### Prompt
Set down word for word the lines of the records starting at the line that contains "Is the cow's front" and ending at the line that contains "Answer: (x=100, y=204)", including both of those lines.

* begin Material provided *

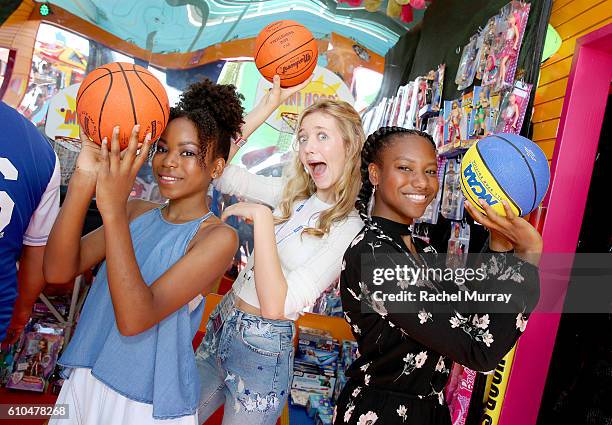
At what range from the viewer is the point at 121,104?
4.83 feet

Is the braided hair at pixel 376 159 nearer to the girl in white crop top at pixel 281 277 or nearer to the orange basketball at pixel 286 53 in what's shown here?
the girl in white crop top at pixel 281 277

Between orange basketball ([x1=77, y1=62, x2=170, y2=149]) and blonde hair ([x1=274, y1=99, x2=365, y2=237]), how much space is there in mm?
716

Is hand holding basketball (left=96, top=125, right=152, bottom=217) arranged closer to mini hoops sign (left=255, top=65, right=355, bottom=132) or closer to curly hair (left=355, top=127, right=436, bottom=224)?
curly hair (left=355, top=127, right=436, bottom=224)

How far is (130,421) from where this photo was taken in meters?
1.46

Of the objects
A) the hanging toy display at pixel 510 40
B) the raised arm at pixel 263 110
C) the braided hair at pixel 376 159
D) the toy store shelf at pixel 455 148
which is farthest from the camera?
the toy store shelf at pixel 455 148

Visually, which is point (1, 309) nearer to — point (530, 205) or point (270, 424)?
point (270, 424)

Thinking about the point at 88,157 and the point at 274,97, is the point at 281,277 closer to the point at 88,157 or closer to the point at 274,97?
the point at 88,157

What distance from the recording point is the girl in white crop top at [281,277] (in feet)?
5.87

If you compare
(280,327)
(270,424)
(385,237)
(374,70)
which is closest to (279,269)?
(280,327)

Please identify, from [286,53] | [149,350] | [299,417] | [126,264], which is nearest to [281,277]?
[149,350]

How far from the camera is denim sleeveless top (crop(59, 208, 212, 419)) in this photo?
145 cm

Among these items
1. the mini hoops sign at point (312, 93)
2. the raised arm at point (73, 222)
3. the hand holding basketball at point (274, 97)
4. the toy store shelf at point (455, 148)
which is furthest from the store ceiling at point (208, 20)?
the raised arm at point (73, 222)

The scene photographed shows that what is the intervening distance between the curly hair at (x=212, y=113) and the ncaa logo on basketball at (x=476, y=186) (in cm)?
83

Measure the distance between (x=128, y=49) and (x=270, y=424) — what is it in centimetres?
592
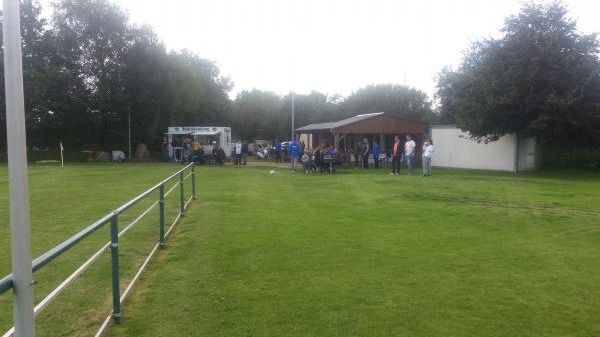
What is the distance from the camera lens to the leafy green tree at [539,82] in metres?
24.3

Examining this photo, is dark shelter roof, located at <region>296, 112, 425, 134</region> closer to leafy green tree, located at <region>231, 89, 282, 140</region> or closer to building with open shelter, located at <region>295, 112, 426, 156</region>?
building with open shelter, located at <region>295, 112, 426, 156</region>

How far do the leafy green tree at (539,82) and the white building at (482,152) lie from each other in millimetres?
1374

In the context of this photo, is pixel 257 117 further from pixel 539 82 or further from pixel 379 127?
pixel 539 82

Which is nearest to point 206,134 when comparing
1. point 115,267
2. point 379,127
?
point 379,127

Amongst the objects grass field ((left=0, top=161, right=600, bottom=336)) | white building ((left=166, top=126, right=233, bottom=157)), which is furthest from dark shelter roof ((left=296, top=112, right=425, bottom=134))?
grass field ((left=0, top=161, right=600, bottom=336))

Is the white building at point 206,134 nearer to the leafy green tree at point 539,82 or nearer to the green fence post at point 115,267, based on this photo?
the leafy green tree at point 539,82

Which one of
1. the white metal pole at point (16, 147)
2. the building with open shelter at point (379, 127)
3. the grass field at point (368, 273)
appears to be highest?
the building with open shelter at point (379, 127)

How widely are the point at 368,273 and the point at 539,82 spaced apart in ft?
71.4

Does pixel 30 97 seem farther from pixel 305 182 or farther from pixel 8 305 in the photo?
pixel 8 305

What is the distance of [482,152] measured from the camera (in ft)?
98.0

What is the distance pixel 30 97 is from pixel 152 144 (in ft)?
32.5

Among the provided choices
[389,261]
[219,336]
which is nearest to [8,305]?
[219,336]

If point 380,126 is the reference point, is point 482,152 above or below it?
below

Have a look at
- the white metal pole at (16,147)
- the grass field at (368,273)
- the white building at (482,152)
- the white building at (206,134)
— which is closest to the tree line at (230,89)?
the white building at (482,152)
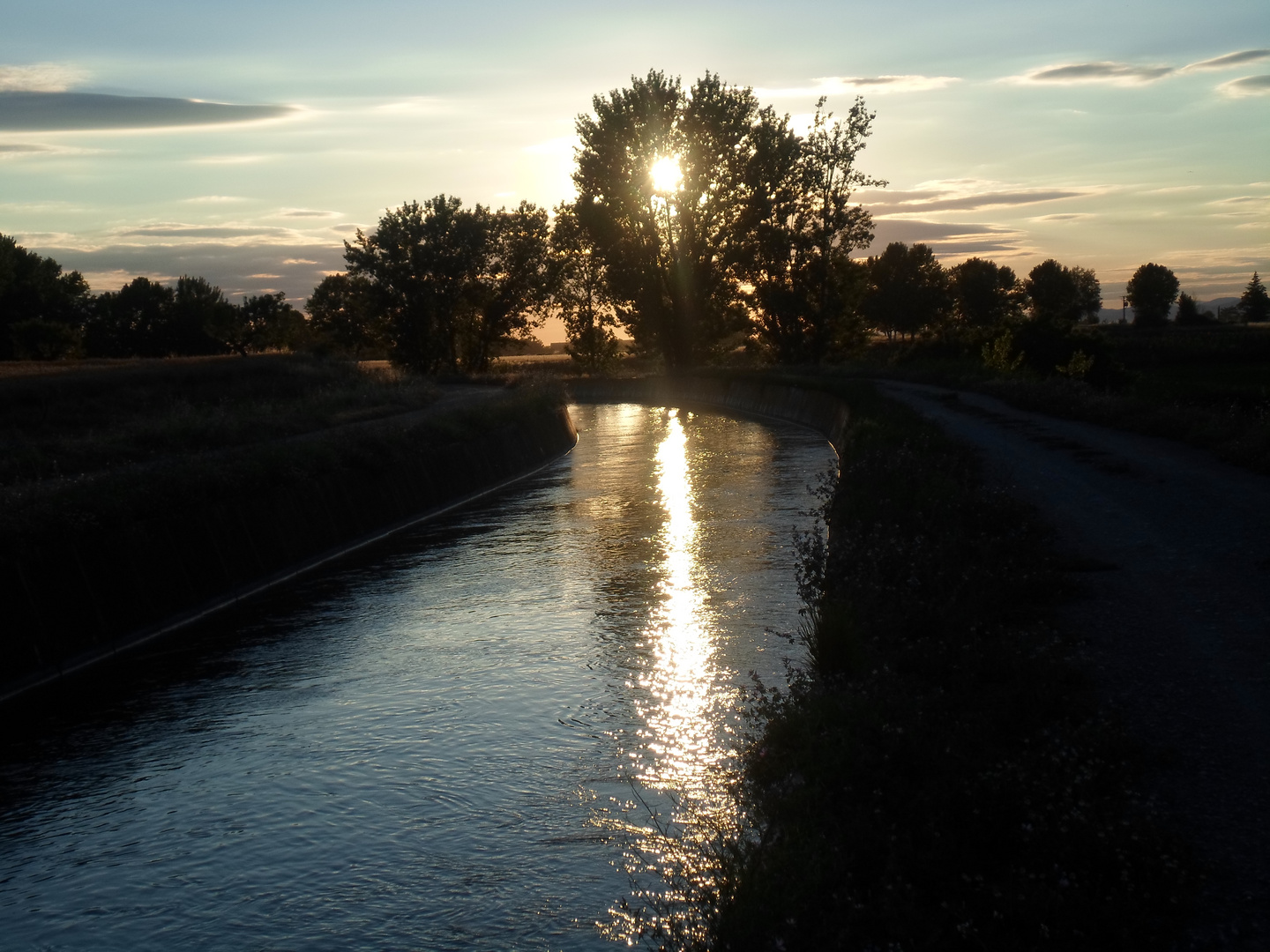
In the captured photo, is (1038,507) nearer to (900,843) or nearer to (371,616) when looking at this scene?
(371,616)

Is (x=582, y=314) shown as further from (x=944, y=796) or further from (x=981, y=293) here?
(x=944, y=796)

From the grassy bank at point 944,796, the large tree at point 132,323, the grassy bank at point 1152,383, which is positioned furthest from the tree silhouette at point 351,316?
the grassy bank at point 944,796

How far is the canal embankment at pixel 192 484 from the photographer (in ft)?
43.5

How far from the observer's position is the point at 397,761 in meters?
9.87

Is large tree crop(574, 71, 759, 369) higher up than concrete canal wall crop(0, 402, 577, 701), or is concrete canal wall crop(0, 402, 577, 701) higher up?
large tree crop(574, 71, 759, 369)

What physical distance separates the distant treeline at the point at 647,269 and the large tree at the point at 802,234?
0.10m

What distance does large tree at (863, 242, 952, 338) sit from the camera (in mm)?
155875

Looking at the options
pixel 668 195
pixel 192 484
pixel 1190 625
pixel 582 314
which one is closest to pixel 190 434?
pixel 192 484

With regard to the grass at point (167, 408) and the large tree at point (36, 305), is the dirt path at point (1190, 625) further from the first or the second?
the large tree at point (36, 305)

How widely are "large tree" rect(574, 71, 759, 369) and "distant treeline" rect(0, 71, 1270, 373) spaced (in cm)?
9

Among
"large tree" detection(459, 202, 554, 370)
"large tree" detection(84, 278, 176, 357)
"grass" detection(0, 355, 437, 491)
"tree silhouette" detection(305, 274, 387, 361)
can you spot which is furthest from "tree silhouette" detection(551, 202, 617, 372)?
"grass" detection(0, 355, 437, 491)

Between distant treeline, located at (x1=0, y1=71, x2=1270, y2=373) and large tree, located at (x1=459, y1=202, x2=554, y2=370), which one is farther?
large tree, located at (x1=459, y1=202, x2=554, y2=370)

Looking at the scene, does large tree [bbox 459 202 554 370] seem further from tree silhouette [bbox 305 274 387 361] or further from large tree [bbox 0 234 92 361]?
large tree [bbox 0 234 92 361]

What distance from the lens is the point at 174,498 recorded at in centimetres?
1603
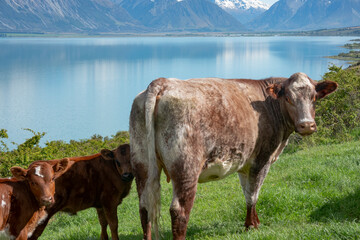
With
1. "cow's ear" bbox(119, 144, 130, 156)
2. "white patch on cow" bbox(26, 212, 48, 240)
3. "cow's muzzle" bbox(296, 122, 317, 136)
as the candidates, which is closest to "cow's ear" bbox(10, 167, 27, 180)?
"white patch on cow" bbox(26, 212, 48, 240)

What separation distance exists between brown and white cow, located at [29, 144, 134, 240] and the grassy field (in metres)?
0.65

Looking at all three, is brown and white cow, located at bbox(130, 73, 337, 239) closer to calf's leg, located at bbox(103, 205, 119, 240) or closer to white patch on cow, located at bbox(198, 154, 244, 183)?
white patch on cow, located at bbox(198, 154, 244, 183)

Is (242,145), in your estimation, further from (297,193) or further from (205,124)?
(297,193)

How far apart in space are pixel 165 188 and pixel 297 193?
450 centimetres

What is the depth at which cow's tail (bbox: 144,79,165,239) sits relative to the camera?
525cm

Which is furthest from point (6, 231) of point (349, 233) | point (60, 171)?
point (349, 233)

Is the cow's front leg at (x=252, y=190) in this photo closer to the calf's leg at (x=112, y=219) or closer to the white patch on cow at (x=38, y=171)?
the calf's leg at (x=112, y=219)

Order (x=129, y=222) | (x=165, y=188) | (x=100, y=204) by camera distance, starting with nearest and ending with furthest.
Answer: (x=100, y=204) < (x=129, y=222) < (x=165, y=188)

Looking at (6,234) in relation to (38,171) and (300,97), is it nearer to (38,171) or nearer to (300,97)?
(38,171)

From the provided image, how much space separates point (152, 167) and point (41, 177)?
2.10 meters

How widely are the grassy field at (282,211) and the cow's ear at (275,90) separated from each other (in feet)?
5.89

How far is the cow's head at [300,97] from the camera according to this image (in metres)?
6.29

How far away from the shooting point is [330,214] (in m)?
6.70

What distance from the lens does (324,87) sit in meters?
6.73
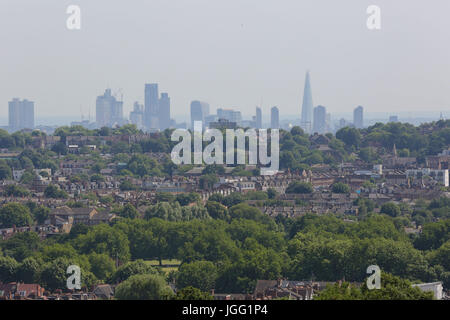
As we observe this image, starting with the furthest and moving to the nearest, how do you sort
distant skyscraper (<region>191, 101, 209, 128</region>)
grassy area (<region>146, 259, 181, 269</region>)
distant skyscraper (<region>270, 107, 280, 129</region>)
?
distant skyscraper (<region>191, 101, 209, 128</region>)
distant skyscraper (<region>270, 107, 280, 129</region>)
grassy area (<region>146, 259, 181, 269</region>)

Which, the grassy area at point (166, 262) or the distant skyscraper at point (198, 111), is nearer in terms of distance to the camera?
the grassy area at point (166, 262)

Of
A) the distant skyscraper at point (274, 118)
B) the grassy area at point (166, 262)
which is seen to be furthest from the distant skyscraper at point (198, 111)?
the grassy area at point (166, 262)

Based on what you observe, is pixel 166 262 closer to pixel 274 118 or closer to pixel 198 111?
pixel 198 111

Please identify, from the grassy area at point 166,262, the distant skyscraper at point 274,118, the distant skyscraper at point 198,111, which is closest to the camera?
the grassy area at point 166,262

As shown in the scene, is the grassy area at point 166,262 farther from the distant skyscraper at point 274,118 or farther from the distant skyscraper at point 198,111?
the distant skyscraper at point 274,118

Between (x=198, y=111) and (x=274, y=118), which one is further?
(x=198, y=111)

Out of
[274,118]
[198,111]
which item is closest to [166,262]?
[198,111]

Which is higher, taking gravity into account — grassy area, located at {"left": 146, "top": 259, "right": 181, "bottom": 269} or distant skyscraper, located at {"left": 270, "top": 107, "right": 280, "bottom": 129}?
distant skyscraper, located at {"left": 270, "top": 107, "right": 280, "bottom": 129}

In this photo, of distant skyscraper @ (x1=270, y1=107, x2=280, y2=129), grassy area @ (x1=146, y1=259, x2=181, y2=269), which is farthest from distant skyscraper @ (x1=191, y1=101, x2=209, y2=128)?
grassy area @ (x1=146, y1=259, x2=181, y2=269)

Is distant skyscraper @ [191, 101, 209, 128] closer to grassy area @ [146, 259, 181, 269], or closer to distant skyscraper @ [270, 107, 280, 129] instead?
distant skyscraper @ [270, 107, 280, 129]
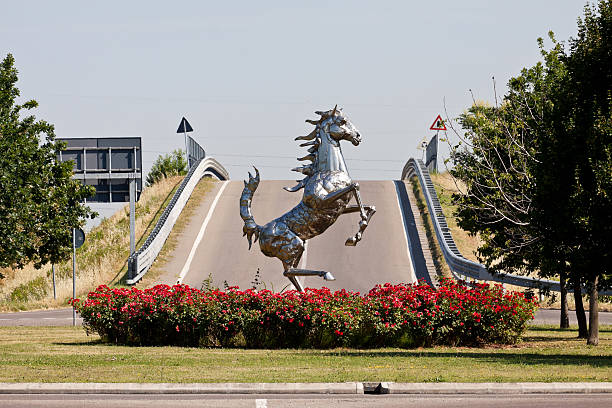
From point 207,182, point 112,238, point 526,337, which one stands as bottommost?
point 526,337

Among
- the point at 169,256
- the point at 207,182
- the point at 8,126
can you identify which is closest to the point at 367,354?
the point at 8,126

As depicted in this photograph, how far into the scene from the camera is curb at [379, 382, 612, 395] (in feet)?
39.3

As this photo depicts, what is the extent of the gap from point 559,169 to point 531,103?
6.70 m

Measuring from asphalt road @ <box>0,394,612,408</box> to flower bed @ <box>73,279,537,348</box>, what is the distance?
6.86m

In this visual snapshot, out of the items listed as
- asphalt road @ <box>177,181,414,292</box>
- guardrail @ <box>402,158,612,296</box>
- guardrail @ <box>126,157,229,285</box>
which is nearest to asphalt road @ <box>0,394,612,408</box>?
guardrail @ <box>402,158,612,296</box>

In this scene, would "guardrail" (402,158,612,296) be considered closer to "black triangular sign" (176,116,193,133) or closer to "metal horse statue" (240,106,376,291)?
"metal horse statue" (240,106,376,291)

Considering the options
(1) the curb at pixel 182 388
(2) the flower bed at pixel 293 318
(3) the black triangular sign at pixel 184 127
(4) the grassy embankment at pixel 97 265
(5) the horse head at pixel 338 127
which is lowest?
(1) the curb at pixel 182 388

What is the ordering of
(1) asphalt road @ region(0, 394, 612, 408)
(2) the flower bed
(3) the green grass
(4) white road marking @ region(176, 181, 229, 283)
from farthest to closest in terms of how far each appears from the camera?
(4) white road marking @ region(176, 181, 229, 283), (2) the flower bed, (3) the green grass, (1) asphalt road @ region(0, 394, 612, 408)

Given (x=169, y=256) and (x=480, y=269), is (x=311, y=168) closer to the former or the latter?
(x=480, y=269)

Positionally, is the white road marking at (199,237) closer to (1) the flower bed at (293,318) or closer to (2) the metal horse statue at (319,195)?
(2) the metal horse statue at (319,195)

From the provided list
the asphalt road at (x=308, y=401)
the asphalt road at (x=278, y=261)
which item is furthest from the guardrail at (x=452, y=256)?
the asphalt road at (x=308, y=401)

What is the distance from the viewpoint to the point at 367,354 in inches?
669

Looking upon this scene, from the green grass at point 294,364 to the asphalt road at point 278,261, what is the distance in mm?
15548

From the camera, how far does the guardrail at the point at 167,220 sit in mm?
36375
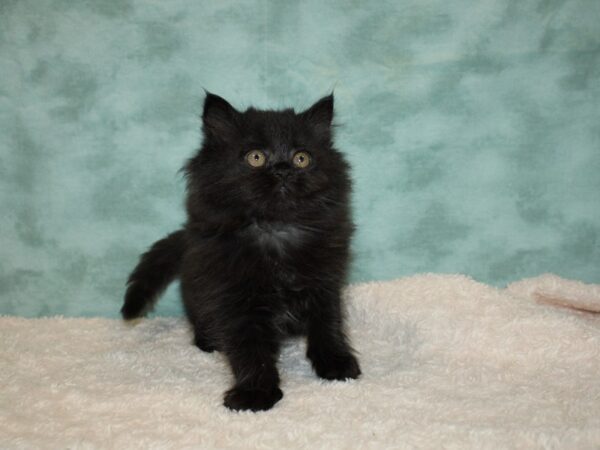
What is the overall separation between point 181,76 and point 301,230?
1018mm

* end Material provided *

### Result below
Is the cow's front leg at (x=252, y=190) in this photo closer to the calf's leg at (x=112, y=219) or closer to the white patch on cow at (x=38, y=171)?
the calf's leg at (x=112, y=219)

Order (x=129, y=222) | (x=165, y=188) | (x=100, y=204) by camera distance, starting with nearest and ending with furthest.
Answer: (x=100, y=204) < (x=129, y=222) < (x=165, y=188)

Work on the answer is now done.